Help proving a chain rule from total derivative chain rule

Question

Consider $f:\mathbb{R}^d\to\mathbb{R}$ and $g:\mathbb{R}\to\mathbb{R}^d$.

It is known that $$ \tag{*} (f\circ g)'(x) = \sum_{i=1}^d \partial_i f(g(x)) \cdot g'(x)^i $$

I would like to prove this from the chain rule for the total derivatives:

$$ \tag{**} D_x(f\circ g) = D_{g(x)}f \circ D_xg $$

I'm not sure how to rigorously proceed here. Intuitively I know the two total differentials in the total derivative chain rule can be represented as matrices and their composition will correspond to the multiplication in the desired partial derivative chain rule. But I'm not sure how to get there. How does the function composition get converted into a summation + multiplication?

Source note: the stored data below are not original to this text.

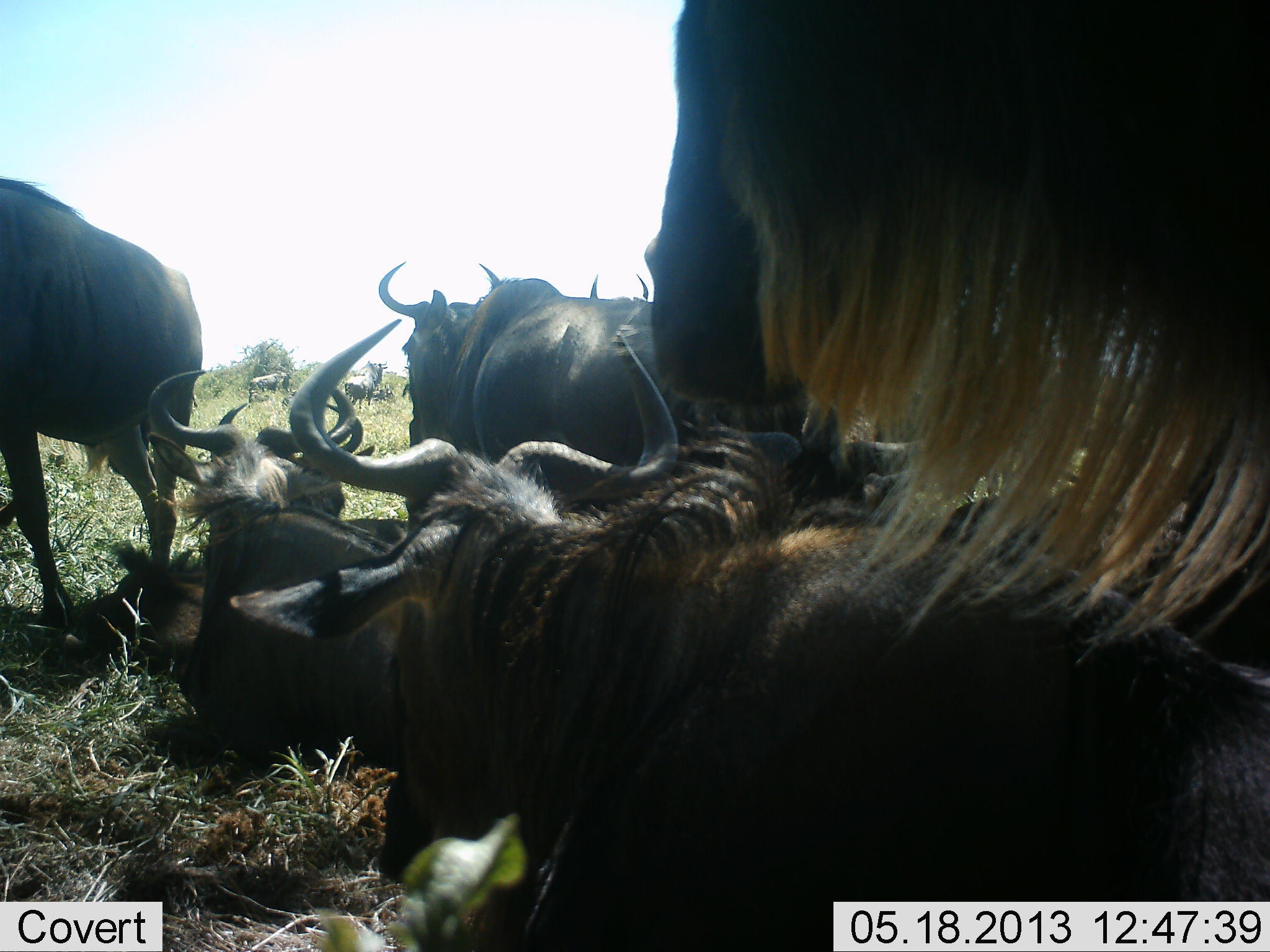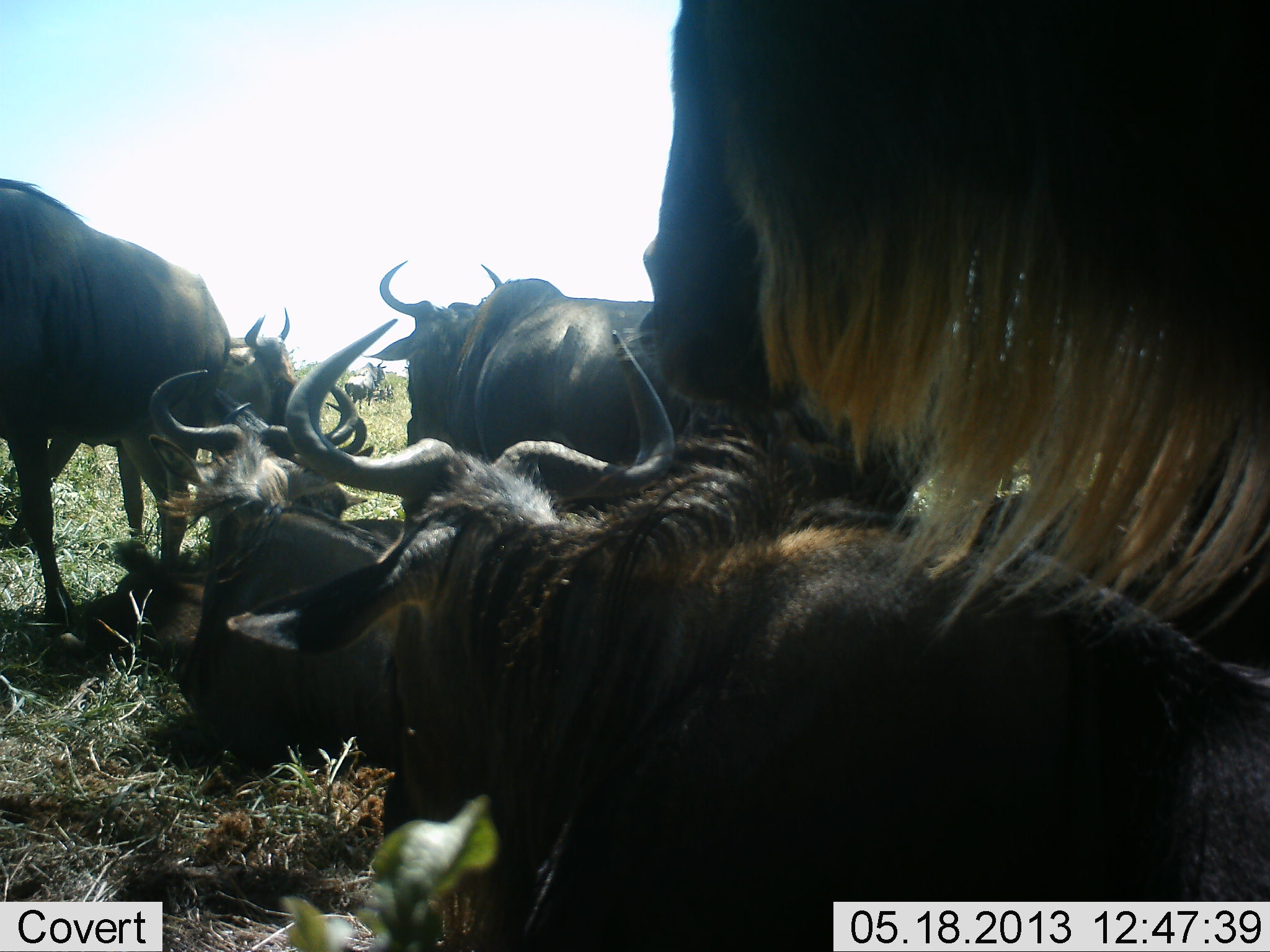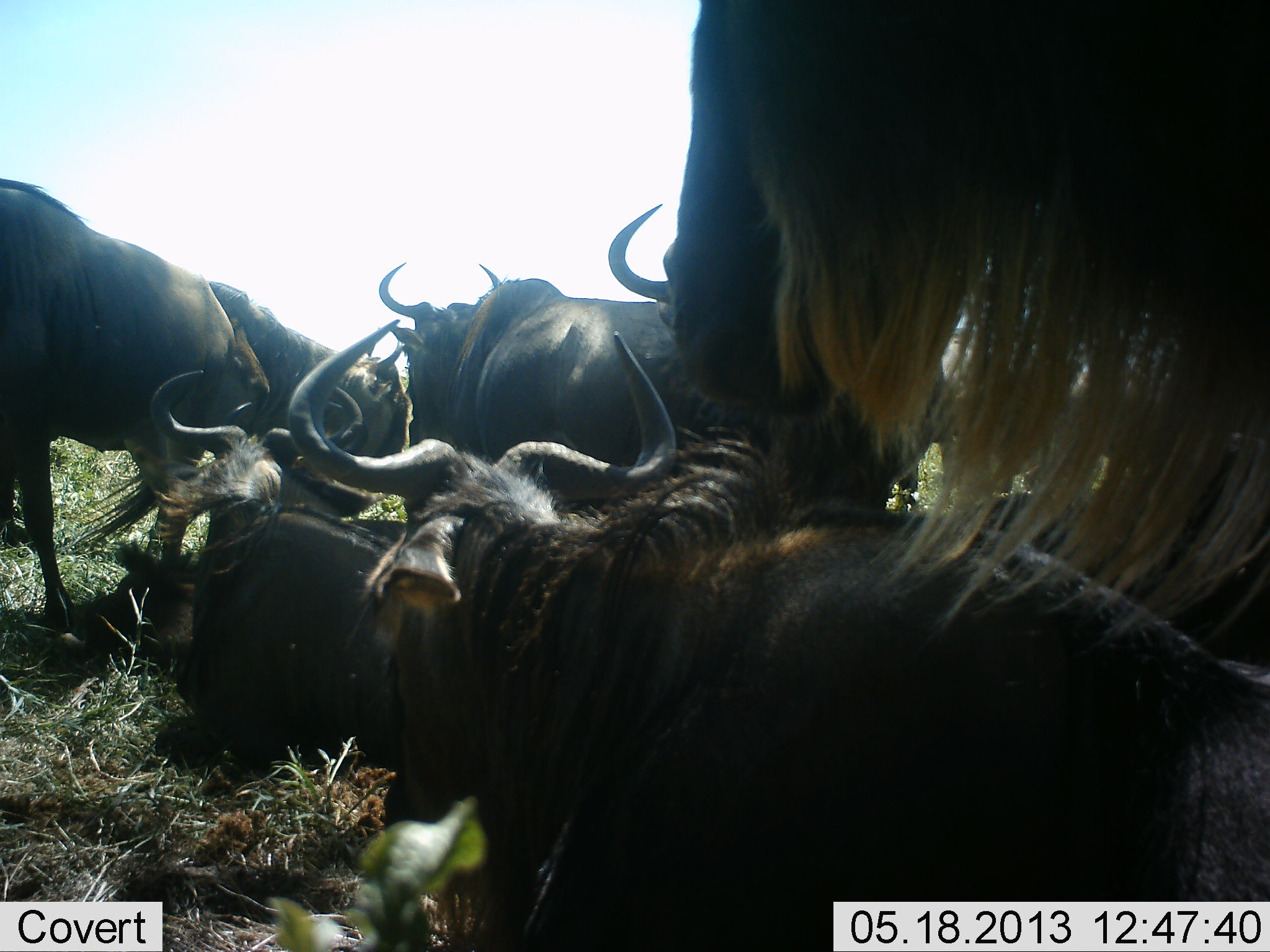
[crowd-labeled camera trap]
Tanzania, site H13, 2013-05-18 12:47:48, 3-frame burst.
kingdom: Animalia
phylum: Chordata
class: Mammalia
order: Artiodactyla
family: Bovidae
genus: Connochaetes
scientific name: Connochaetes taurinus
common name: blue wildebeest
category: wildebeest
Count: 7.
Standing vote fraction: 67%.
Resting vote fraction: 94%.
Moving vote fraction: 17%.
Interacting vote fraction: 6%.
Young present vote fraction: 6%.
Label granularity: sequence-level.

Another related issue. The expression $(*)$ is a real number when evaluated at $x$. The expression $(**)$ is a linear map from $\mathbb{R}\to\mathbb{R}$. It's not to difficult to understand that the linear maps $\mathbb{R}\to\mathbb{R}$ (the dual space of $\mathbb{R}$) are isomorphic to $\mathbb{R}$ itself. But still, it's providing a little bit of a technical stumbling block for getting my desired result.

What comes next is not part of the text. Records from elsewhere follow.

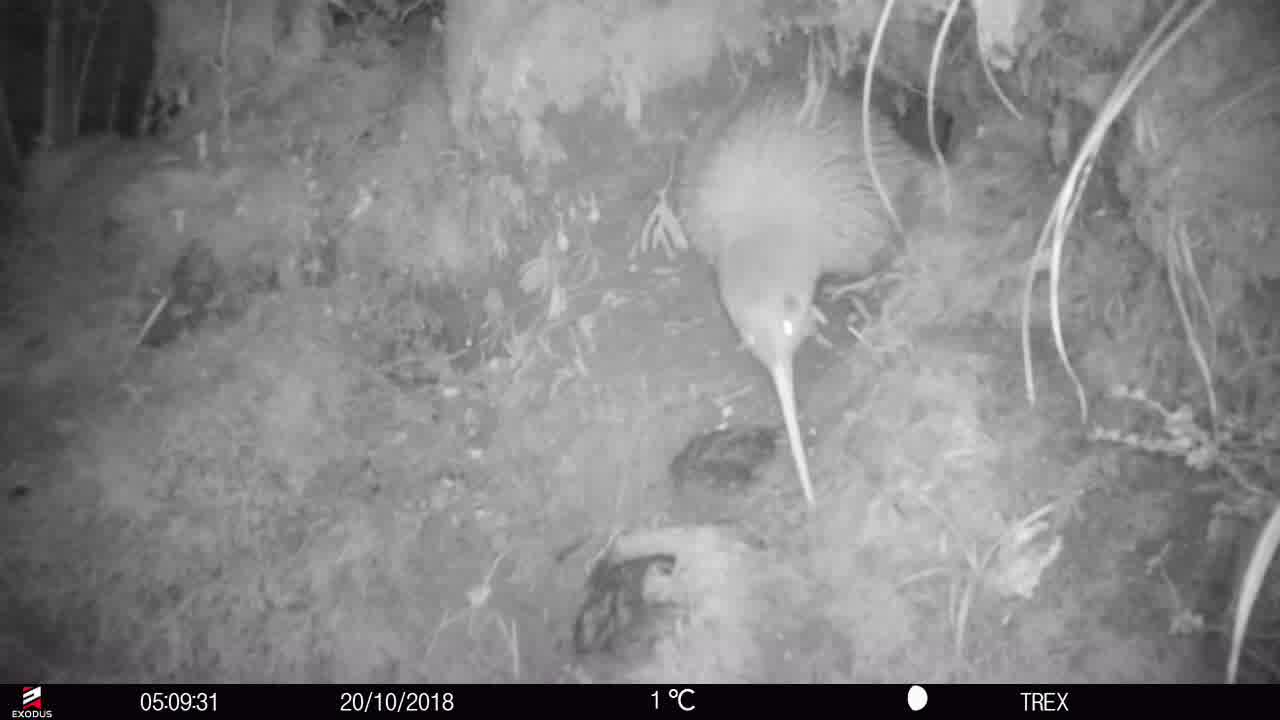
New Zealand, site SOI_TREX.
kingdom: Animalia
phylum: Chordata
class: Aves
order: Apterygiformes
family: Apterygidae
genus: Apteryx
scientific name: Apteryx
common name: kiwi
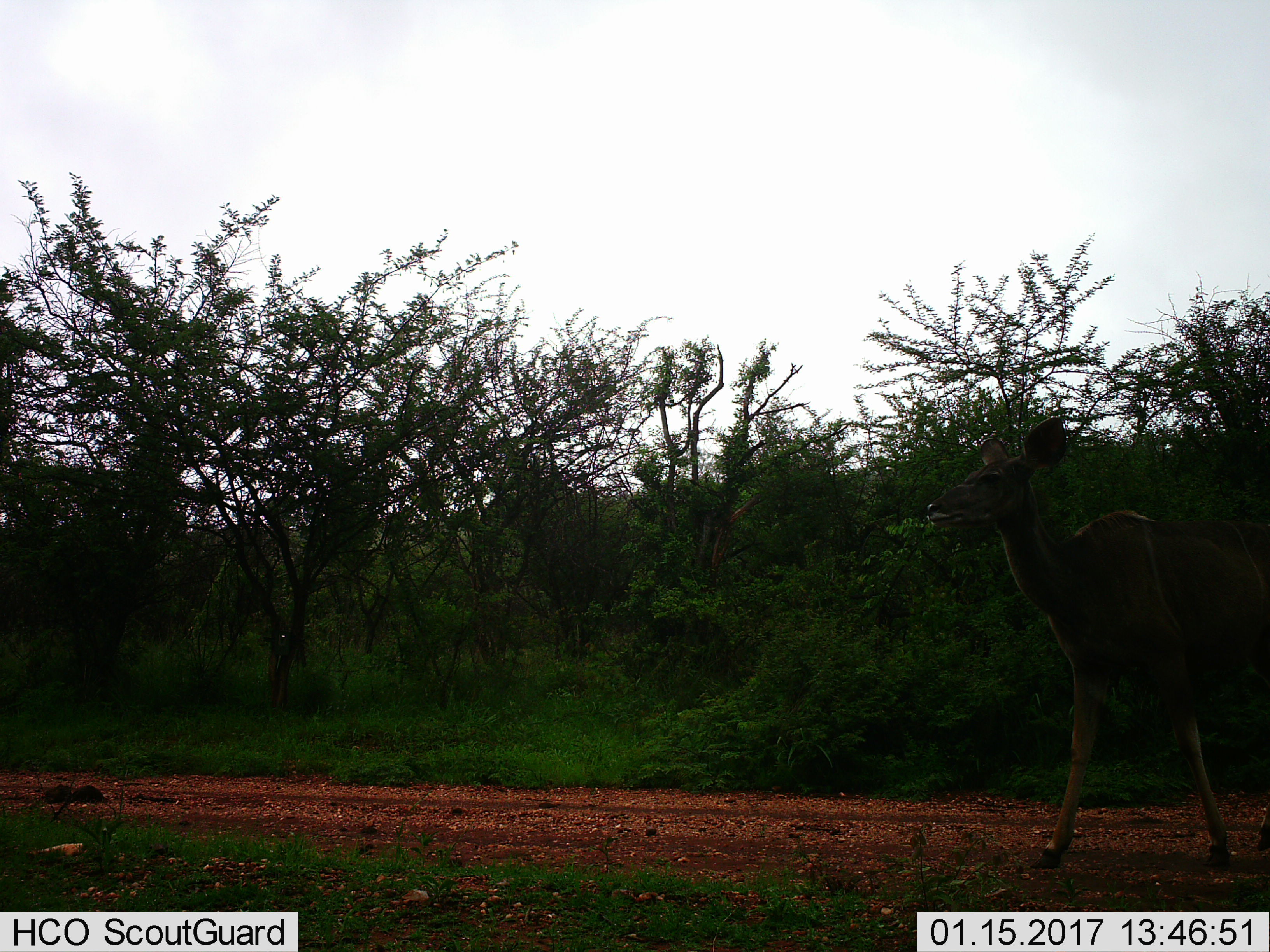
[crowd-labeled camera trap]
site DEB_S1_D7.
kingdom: Animalia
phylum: Chordata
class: Mammalia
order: Artiodactyla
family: Bovidae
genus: Tragelaphus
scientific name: Tragelaphus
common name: kudu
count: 1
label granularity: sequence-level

A note, the derivative language may even be overkill for my understanding. If instead we had linear functions $S:\mathbb{R}^d \to \mathbb{R}$ and $T:\mathbb{R}\to\mathbb{R}^d$ we can represent the composition $S\circ T$ by

$$ \sum_i S_iT^i $$

Where $S_i$ and $T^i$ are somehow the matrix components of these linear transformations. But my same questions remain, how is this correspondence made rigorous? How do we pass from function composition to multiplication and summation, and from a function from $\mathbb{R}\to\mathbb{R}$ to a number in $\mathbb{R}$?

Note, I suspect I'm looking for an answer involving inserting projection matrices somewhere, or resolutions of the identity. But I can't figure out exactly what I need...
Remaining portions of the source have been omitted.